◆ Exercise
Write out all of the material again, swapping each "Bed" for "Bunk" and keeping everything else the same. Leave the pictures out.
============
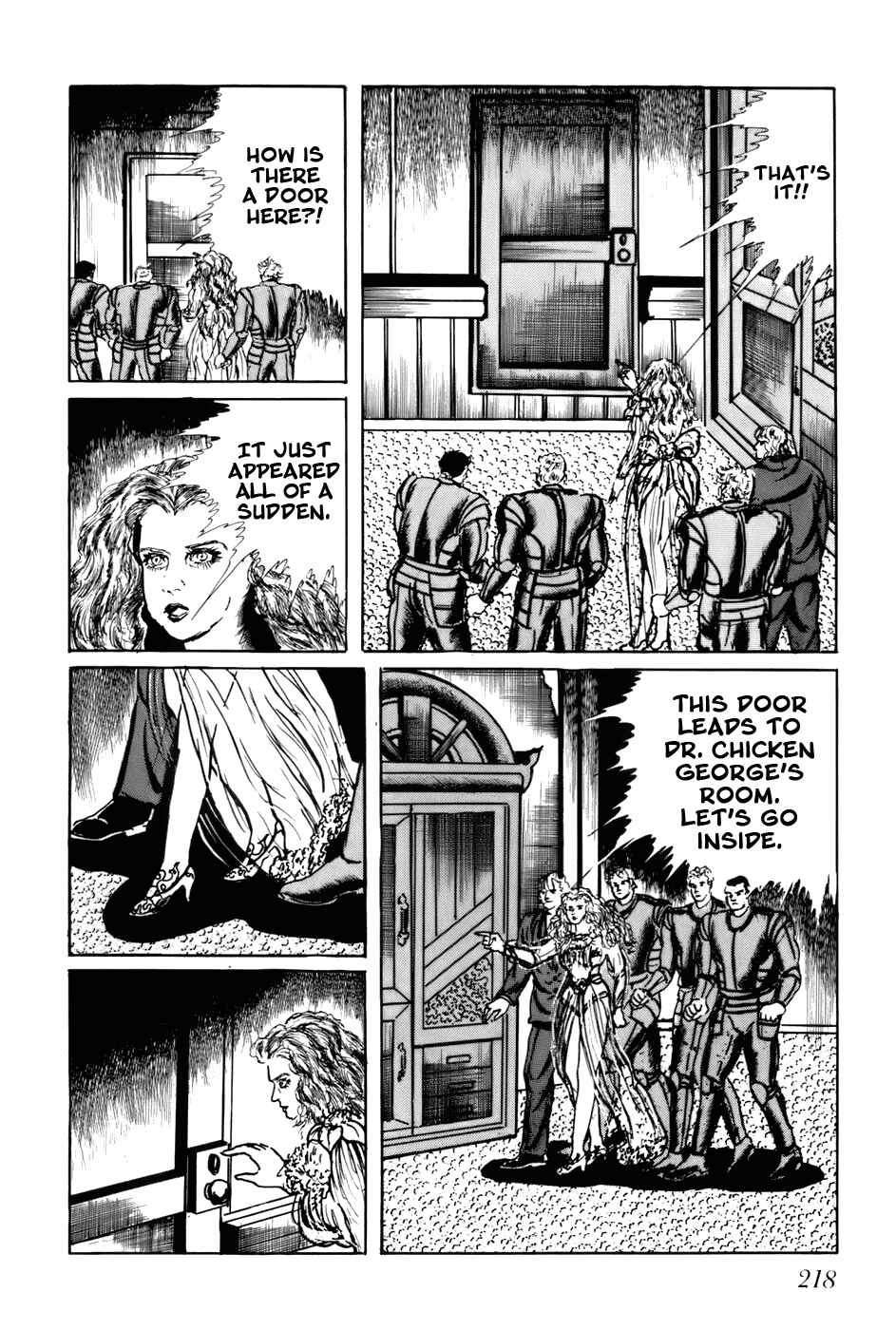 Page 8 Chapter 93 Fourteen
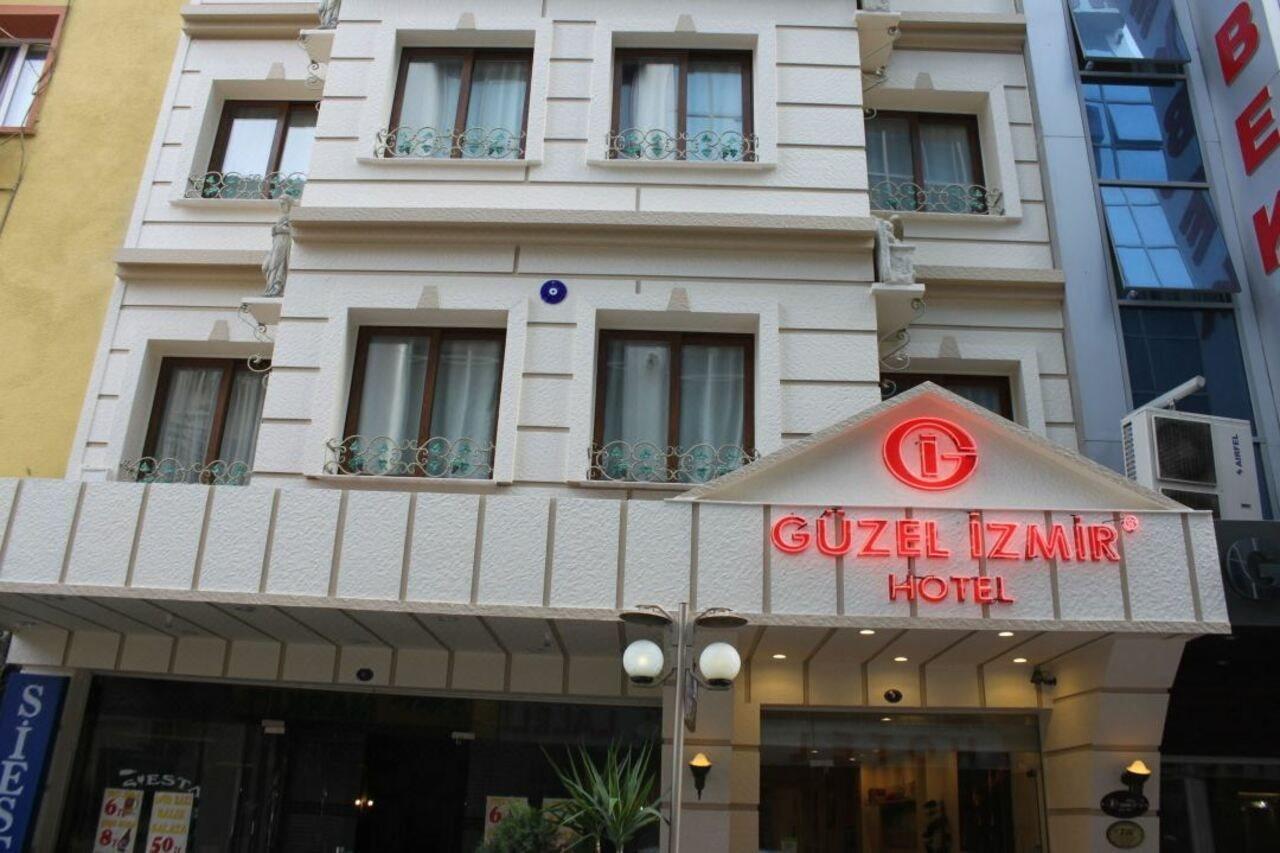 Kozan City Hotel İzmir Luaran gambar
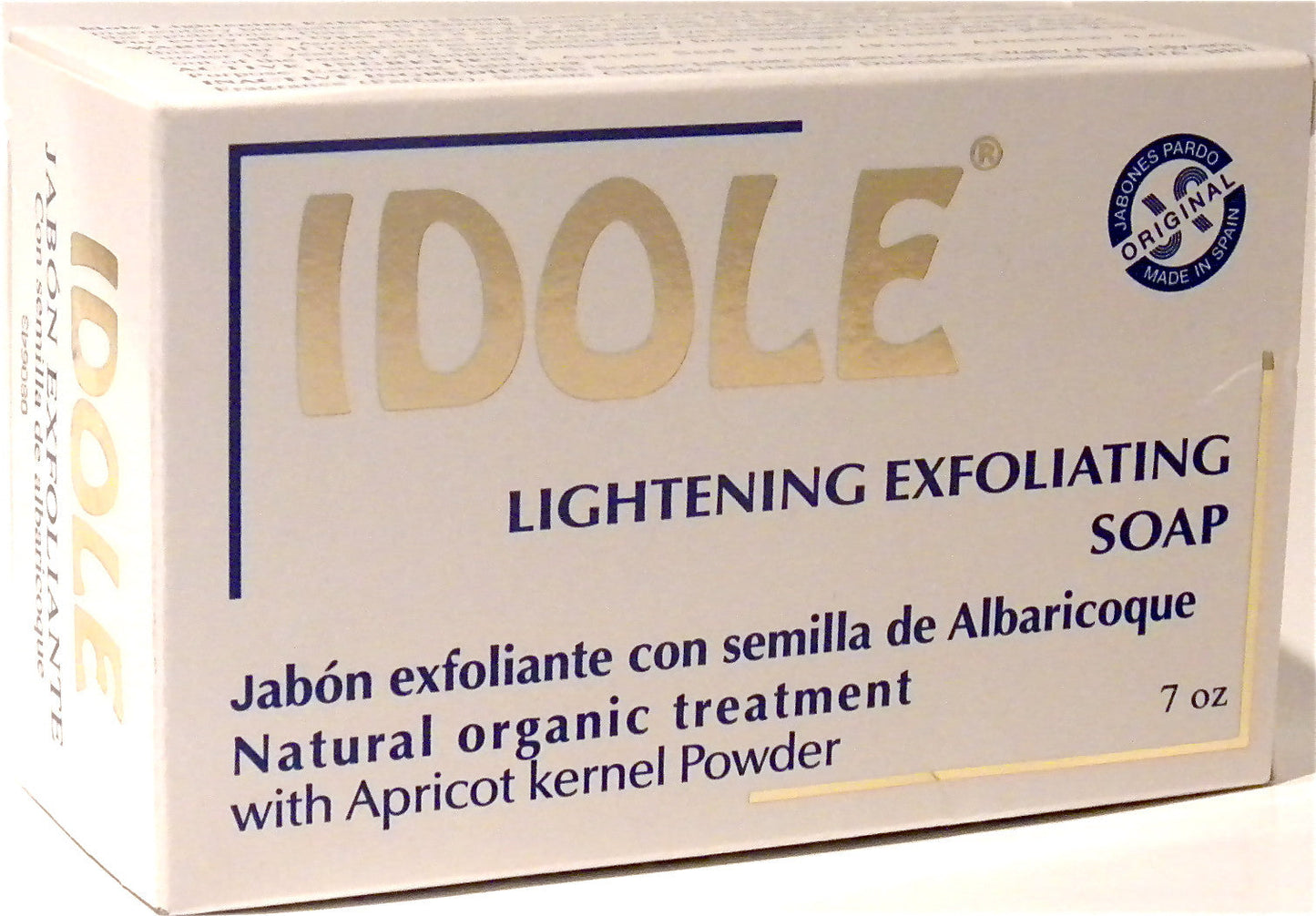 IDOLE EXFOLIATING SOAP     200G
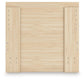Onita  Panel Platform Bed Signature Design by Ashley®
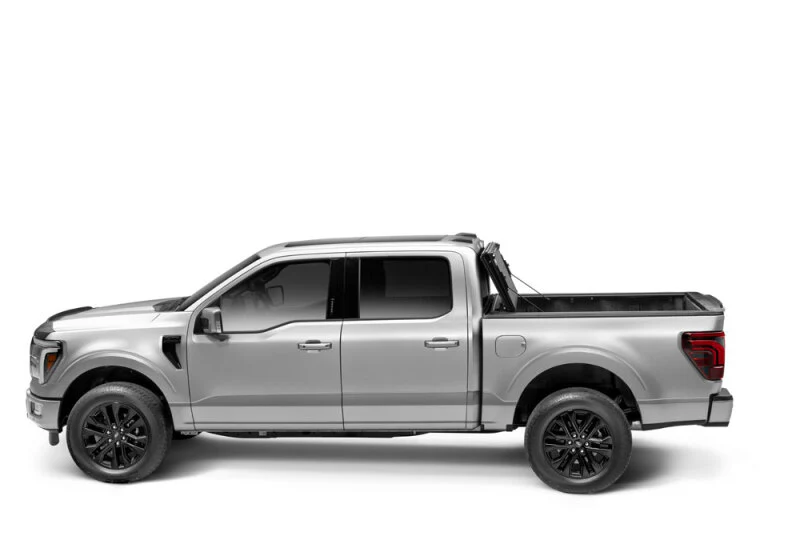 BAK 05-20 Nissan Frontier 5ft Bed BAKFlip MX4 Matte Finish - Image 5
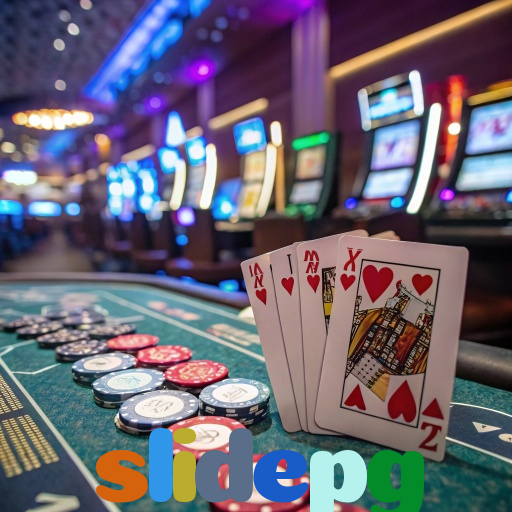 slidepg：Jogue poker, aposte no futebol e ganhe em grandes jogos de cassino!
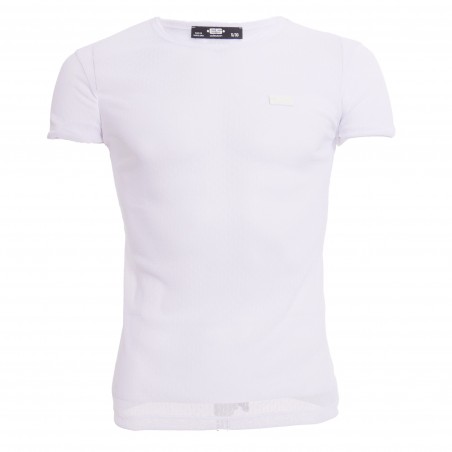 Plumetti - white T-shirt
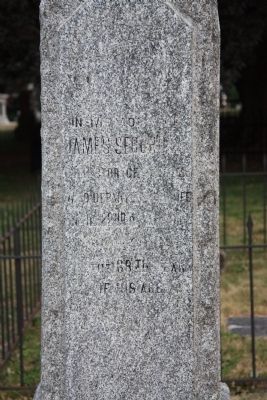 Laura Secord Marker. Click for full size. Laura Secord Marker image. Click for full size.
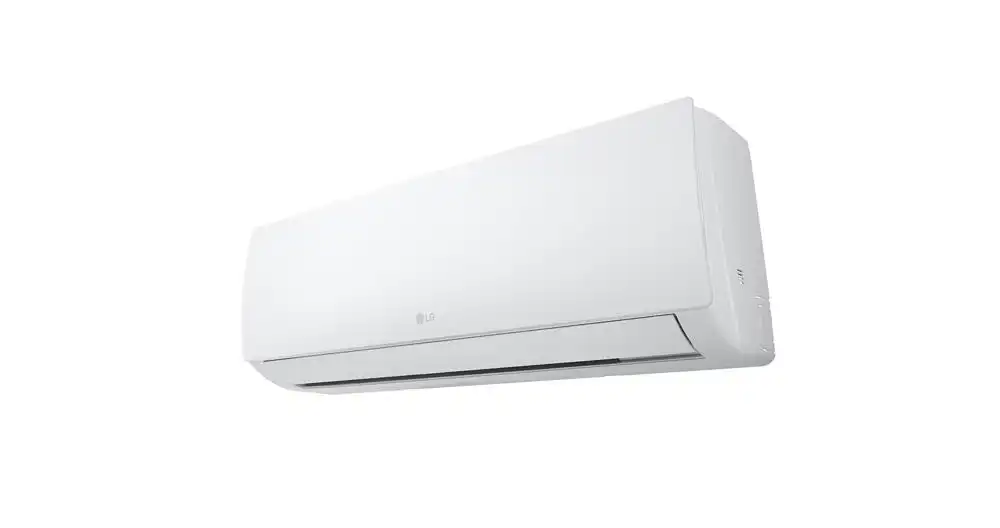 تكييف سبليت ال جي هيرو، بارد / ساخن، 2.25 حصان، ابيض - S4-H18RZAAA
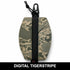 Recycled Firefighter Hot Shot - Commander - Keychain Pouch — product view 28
============
◆ Result of this exercise
 Page 8 Chapter 93 Fourteen
 Kozan City Hotel İzmir Luaran gambar
 IDOLE EXFOLIATING SOAP     200G
Onita  Panel Platform Bunk Signature Design by Ashley®
 BAK 05-20 Nissan Frontier 5ft Bunk BAKFlip MX4 Matte Finish - Image 5
 slidepg：Jogue poker, aposte no futebol e ganhe em grandes jogos de cassino!
 Plumetti - white T-shirt
 Laura Secord Marker. Click for full size. Laura Secord Marker image. Click for full size.
 تكييف سبليت ال جي هيرو، بارد / ساخن، 2.25 حصان، ابيض - S4-H18RZAAA
 Recycled Firefighter Hot Shot - Commander - Keychain Pouch — product view 28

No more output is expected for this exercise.